- Requirement 1:
From the review of The Night, quote the part that begins with the words containing "If you're a" and ends with "including The Shining.".
- Requirement 2:
Answer these questions from the review of The Night:
(a) Who directed the film?
(b) Since what year's revolution had no American-produced film received an Iranian release before this one?
(c) In what city is the dinner party that opens the film?

- Text block:
-=-=-=-=-

The Night was directed by Kourosh Ahari and stars Shahab Hosseini, Kathreen Khavari and Elester Latham.

It Never Ends

The Night Review

If you're a sucker for a solid haunted hotel story, a good foreign-language horror film, or both, then you might want to consider adding The Night to your must-see list. It's not only Kourosh Ahari's Farsi-language directorial debut but also the first American-produced film to receive an Iranian release since the 1979 revolution.

The Night is the story of an ex-pat Iranian couple who find themselves spending a seemingly endless night trapped in an otherworldly hotel. It stars Shahab Hosseini, Niousha Jafarian, Elester Latham, and George Maguire. The film also features many callbacks and homages to classic horror movies with similar themes, including The Shining.

The film opens on married couple Babak and Neda (played by Hosseini and Jafarian, respectively) at a Los Angeles dinner party they're attending with several of their friends. As the night's activities wear on and the couple interacts with one another, it quickly becomes crystal clear that their marriage is anything but perfect.

-=-=-=-=-

- Dataset content:
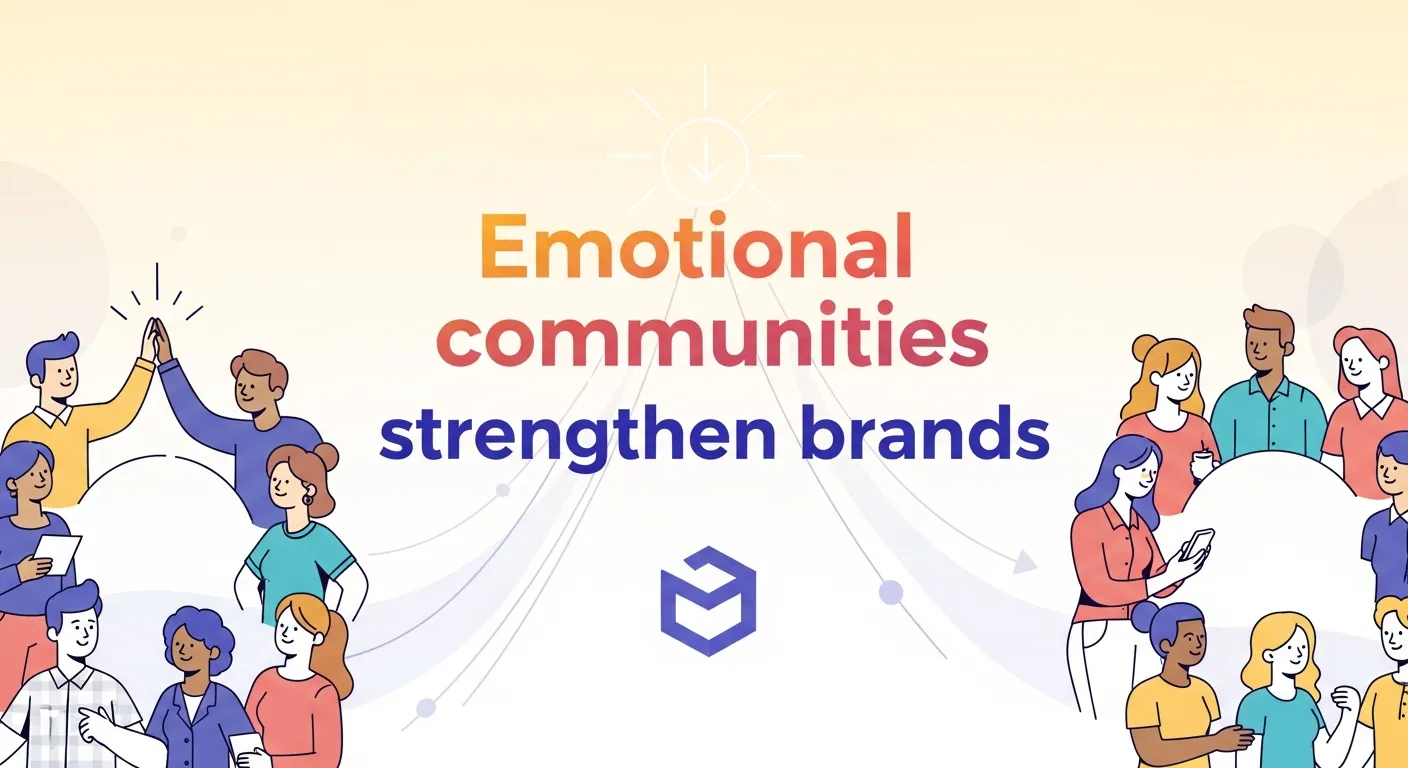 Emotional communities strengthen brands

-=-=-=-=-

- Reply 1:
If you're a sucker for a solid haunted hotel story, a good foreign-language horror film, or both, then you might want to consider adding The Night to your must-see list. It's not only Kourosh Ahari's Farsi-language directorial debut but also the first American-produced film to receive an Iranian release since the 1979 revolution.

The Night is the story of an ex-pat Iranian couple who find themselves spending a seemingly endless night trapped in an otherworldly hotel. It stars Shahab Hosseini, Niousha Jafarian, Elester Latham, and George Maguire. The film also features many callbacks and homages to classic horror movies with similar themes, including The Shining.

- Reply 2:
(a) Kourosh Ahari
(b) 1979
(c) Los Angeles